[View from atop Arterra, harbinger of green condo living]
San Franciscans seem pretty anti high-rise—at least the vocal ones do. Heaven forfend that our precious skyline ever change or evolve, right? Perhaps one way to achieve buy-in on future high-rise projects is to see if their construction can in some way benefit the environment. Today "Green City," the San Francisco Bay Guardian's environmental column, takes a short examination on that very possibility, interviewing several locals with different opinions on the matter— all of whom, granted, have a proverbial dog in the hunt.
Gold Stars!: Can cut suburban sprawl; population density enables more public transportation efficiency; economies of scale (sharing infrastructure, etc); opportunities for "creative efficiency; energy-generation (solar panels/wind devices); and large-scale recycling. (A good example of the latter is Arterra's garbage chute-in-progress, which separates rubbish from recyclables.)
Demerits!: 1000s of elevator trips (up to 10% of total energy consumption); usually climate controlled via mechanisms versus windows; always-lit common areas; construction demands preclude "green materials" construction.

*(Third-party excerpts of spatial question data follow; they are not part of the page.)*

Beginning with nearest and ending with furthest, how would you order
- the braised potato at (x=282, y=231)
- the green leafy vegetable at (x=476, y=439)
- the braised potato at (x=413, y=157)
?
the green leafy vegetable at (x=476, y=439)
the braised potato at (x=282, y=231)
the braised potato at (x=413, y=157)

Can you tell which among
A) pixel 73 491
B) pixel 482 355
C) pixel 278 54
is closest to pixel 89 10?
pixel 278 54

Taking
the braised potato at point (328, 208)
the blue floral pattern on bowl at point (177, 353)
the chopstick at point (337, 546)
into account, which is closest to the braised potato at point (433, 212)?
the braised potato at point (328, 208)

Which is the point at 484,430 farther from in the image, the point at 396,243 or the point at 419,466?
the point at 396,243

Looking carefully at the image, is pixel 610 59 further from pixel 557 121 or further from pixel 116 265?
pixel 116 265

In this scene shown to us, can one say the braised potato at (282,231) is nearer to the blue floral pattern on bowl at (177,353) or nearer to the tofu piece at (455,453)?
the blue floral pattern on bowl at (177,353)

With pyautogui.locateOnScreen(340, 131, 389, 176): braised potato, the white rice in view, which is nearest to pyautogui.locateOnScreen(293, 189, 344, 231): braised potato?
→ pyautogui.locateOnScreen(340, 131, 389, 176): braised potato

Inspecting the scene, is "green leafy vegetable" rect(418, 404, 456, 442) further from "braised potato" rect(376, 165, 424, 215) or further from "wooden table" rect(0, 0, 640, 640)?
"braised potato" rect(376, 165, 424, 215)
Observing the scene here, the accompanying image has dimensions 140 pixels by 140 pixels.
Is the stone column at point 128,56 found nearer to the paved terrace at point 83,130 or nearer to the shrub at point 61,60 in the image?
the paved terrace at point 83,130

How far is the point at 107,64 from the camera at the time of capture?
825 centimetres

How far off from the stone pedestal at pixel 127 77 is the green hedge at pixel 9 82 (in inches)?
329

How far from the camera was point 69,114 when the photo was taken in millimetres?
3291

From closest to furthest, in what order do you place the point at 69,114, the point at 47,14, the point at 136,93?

Seems that a couple of the negatives can be easily addressed, and some of the positive may prove overblown. But is it really the materials used that make something "green," or is the ultimate impact during the lifespan of the building what matters most? Hearing both sides of the equation, at least according to those that the Guardian spoke with, we can't help but think that a holistic approach—weighing the ultimate impact—may prove more valuable than worrying about each individual part.